Used starships are easy to come by. You may have found yours floating derelict in the void or crashed on an alien world. Occasionally, you’ll even dig one up in your own backyard or win one in a high-spirited game of Sabacc. Now that it’s yours, what’s it gonna take to fare some space in that ill-gotten jalopy?

Sure, some starships are a piece of cake. The Firefly-class transport ship featured in Joss Whedon’s “Firefly” requires nothing more than a spunky crew and liberal flipping of three magic switches. The Gunstar in “The Last Starfighter” flies like a 1984 arcade game, so even kids can enjoy the fun of intergalactic war.

Sadly, it’s not always so easy. Sophisticated starships often come with equally sophisticated piloting and navigation technology. It makes sense. These fictional vessels achieve feats beyond the grasp of even near-future space technology. They soar faster than the speed of light, slip through alternate dimensions and provide Earth-like gravity without so much as an offhand explanation.

Chances are, the starship in your garage wasn’t designed with human beings or even humanoid aliens in mind. Before you just jump in and start pressing buttons, let’s try out a few favorite piloting systems from science fiction, as well as a few rarities that might turn up.

Alien spaceships present a whole host of problems. Fictional extraterrestrials range from tentacle horror shows to ephemeral energy beings, so there are no guarantees you’ll even be able to climb aboard, much less take the ship for a test-drive.

Just consider your own ill-gotten starship. Does it lack a physical cockpit or breathable atmosphere? Is the pilot’s seat made for square buttocks?
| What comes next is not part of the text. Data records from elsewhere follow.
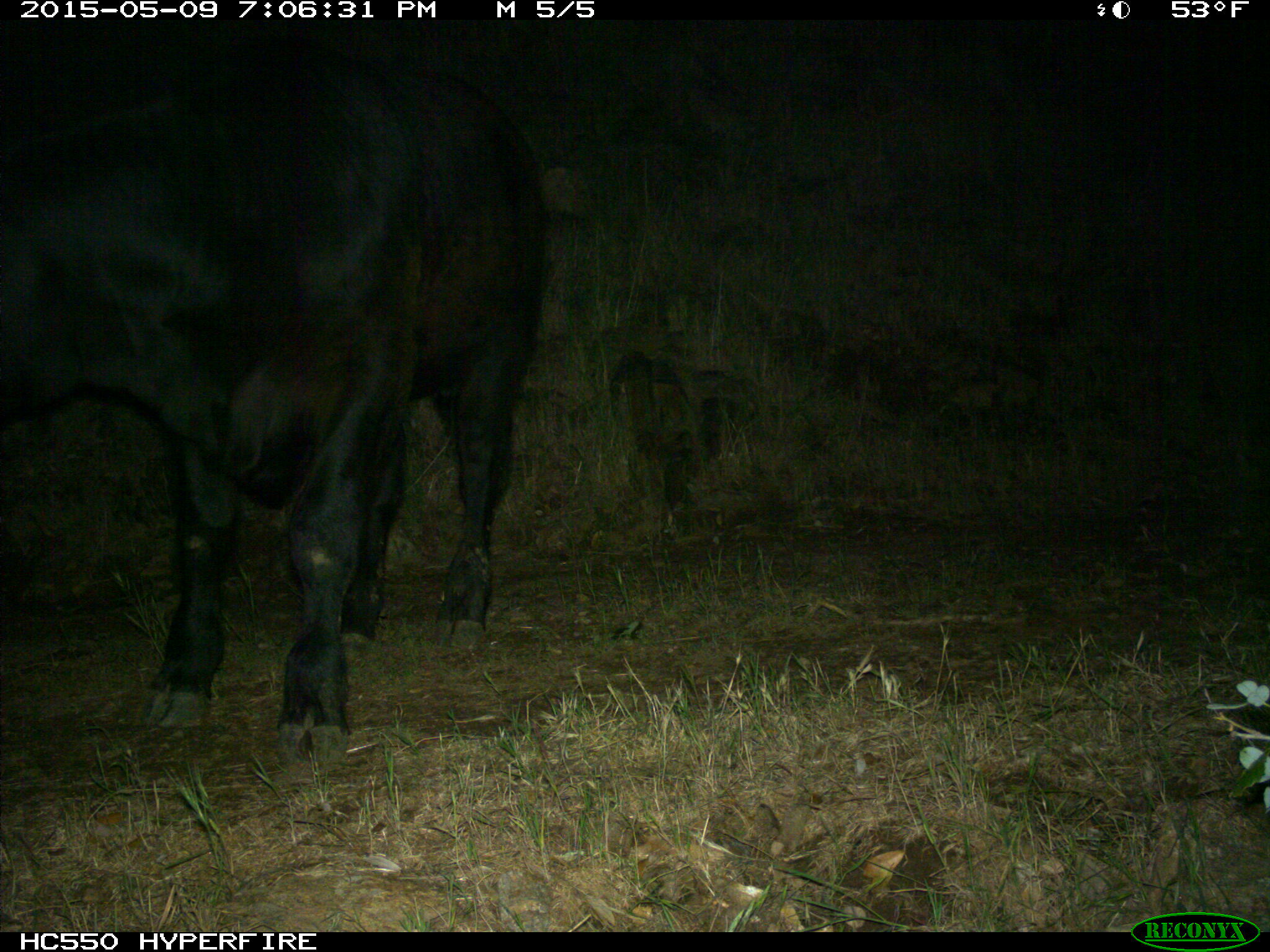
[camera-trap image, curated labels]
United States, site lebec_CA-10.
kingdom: Animalia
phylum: Chordata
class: Mammalia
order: Artiodactyla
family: Bovidae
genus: Bos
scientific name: Bos taurus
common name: domestic cow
Bos taurus (domestic cow).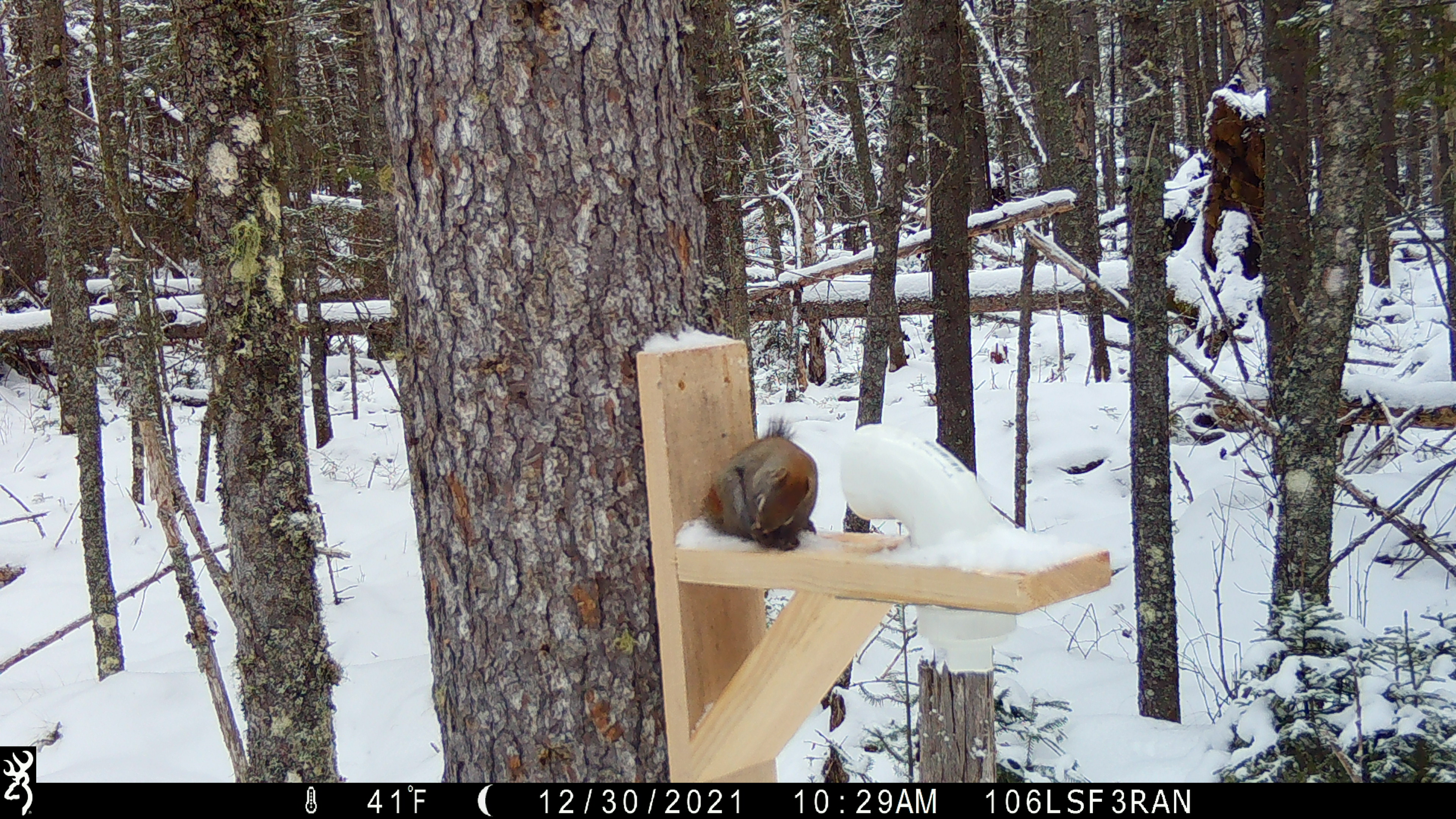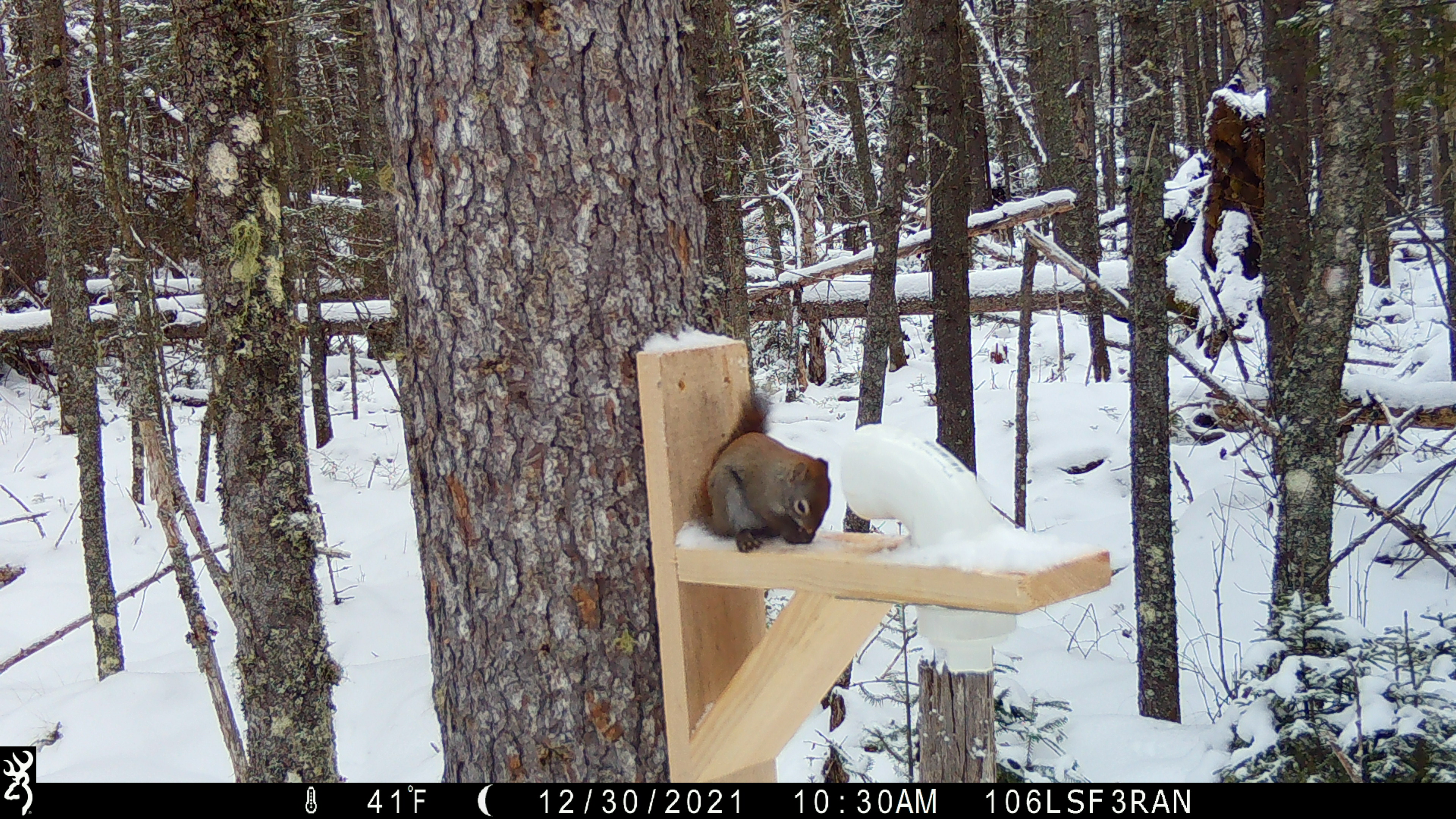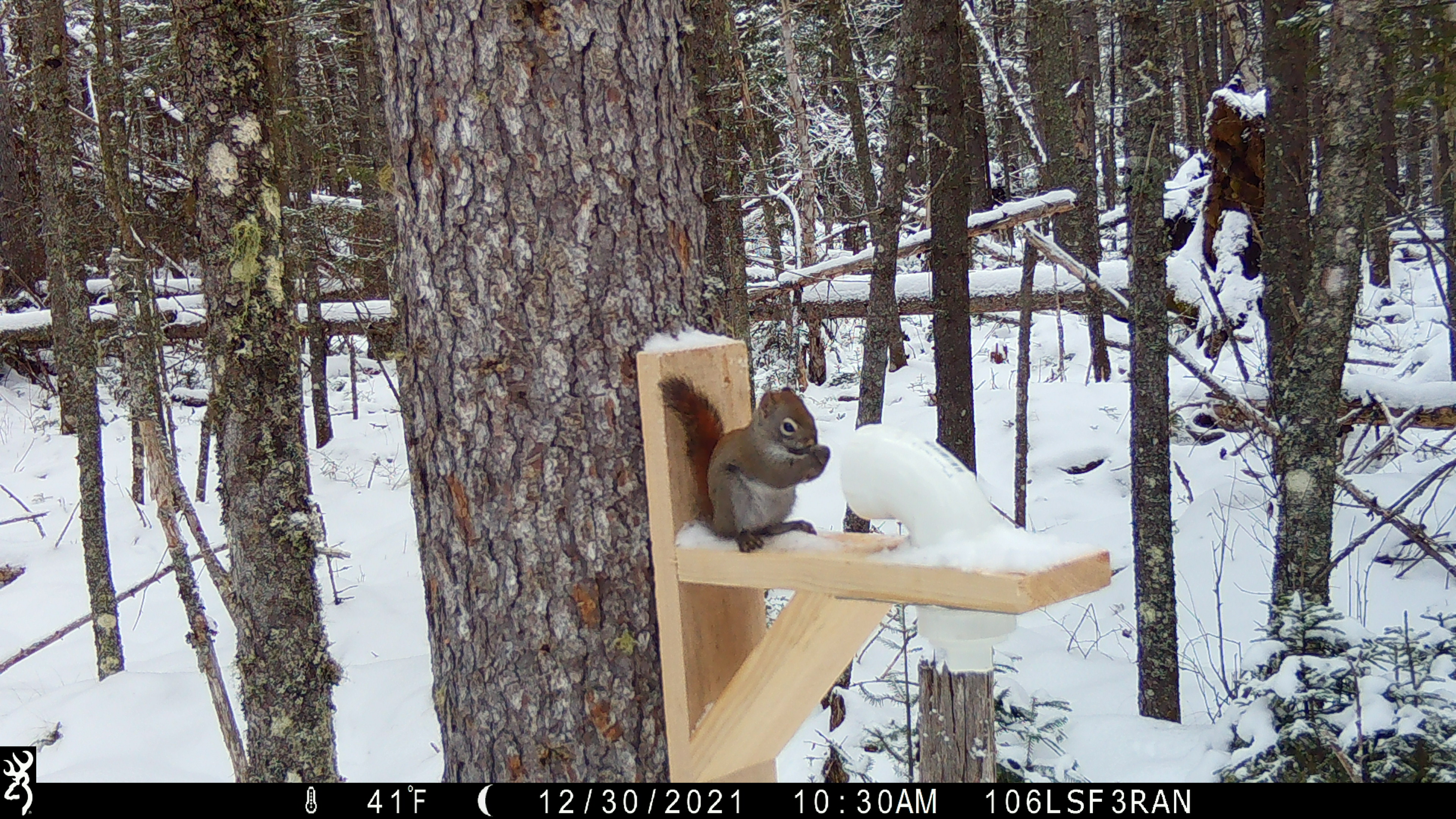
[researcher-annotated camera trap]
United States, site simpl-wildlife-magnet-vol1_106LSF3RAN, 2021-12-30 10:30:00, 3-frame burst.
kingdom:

If the ship designers were alien, don’t expect a human-friendly layout.

Fortunately, a great many fictional aliens are morphologically similar to human beings. Many even appear to speak English! So, you might just be in luck. Jeff Goldblum and Will Smith had no problem commandeering an alien spaceship in “Independence Day,” though other vessels such as the “Robotech” SDF-1 Macross required a decade’s worth of research and retrofitting.

If you’re lucky, the spaceship you score will host a benevolent robotic pilot to do all the work for you. The Trimaxian Drone Ship in “Flight of the Navigator” is a classic example of this. Sure, it might store star charts in your brain or ruin your life with time dilation, but that’s all water under the bridge when it becomes your BFF.

Sometimes a ship’s artificial intelligence (AI) will even manifest itself in a physical body, such as the demilitarized warship Xenophobe in Iain M. Banks’ “Use of Weapons,” which takes the form of an adorable catlike creature. When traveling aboard the Xenophobe, cuddling with said creature is highly encouraged.

Still, not every spaceship AI yearns for friendship. A bot like HAL 9000 from “2001: A Space Odyssey” might try to blow you out an airlock.

Other pilot AIs want to be much more — “spaceships with benefits” if you will. Ship-piloting AIs in both “Futurama” and “Mass Effect 3” have fallen in love with their crew members, generally with problematic results. Sex with a spaceship may sound fun at first but don’t give into the temptation. Stick to cuddles.